To evaluate the efficiency of the developed models, we compared the time required to analyze 395 h of A-tag data. Manual inspection took approximately 36 h, whereas the automated method completed the same analysis in about 1.5 min.
Validation of the developed algorithm on test data
The performance of the rule-based filter and machine learning model was evaluated using a test dataset. For click train classification, a 16-h dataset comprising 395 manually verified click trains (351 regular clicks and 44 buzzes) was used. When the rule-based filter was applied to the test dataset, 685 pulse events were detected, including all 395 manually verified click trains, resulting in a detection rate of 100%. However, 42% of the detected events were FP. When these events were subsequently classified by the machine learning model, it achieved an accuracy of 83%, precision of 95%, recall of 75%, F1-score of 84%, and FPR of 5.9% (Table 5).

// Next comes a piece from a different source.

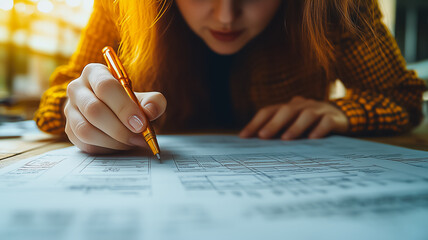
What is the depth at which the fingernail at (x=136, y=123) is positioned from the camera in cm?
28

In contrast, for vessel noise classification, a 456-h dataset was manually verified, identifying 68 vessel noise events. The rule-based filter detected 169 pulse events in this dataset, including 66 true vessel noise events, resulting in a detection rate of 97%. However, 61% of the detected pulse events were FP. When the detected pulse events were classified by the machine learning model, the model achieved an accuracy of 67%, precision of 100%, recall of 15%, F1-score of 26%, and FPR of 0.0% (Table 5). This test dataset contained only 66 true vessel noise events, which likely contributed to the low FPR.
Discussion
The rule-based filter and the machine learning model were separately developed in this study, and a combined approach was proposed for efficiently detecting click trains and vessel noise recorded by A-tags. The rule-based filter achieved high detection rates: almost 100% for click trains and 94% for vessel noise in the training dataset. Furthermore, when applied to the test dataset with different background noise levels25 and finless porpoise populations24, it maintained strong performance, detecting 100% of click trains and 97% of vessel noise events. These results suggest that the rule-based filter functions as a robust preprocessing tool for detecting target events under varying site conditions. The primary advantage of this approach lies in its ability to eliminate large amounts of noise while reliably capturing nearly all target events, thereby enhancing analytical accuracy and computational efficiency. However, a substantial proportion of the pulse events detected by the rule-based filter were FP: 45% for click trains and 81% for vessel noise in the training dataset and 42% and 61% in the test dataset. The large number of high FP was largely attributed to broadband impulsive noise produced by snapping shrimp. These pulses often exhibit similar amplitude to click trains and vessel noise, making them difficult to distinguish using rule-based criteria alone. This residual noise was a result of the intentionally relaxed detection criteria, designed to minimize missed detections of true events. Consequently, FP was tolerated under the assumption that they would be removed during manual verification or by the subsequent machine learning classification step. Therefore, for accurate and efficient detection of click trains and vessel noise, combining the rule-based filter with a machine learning model is essential.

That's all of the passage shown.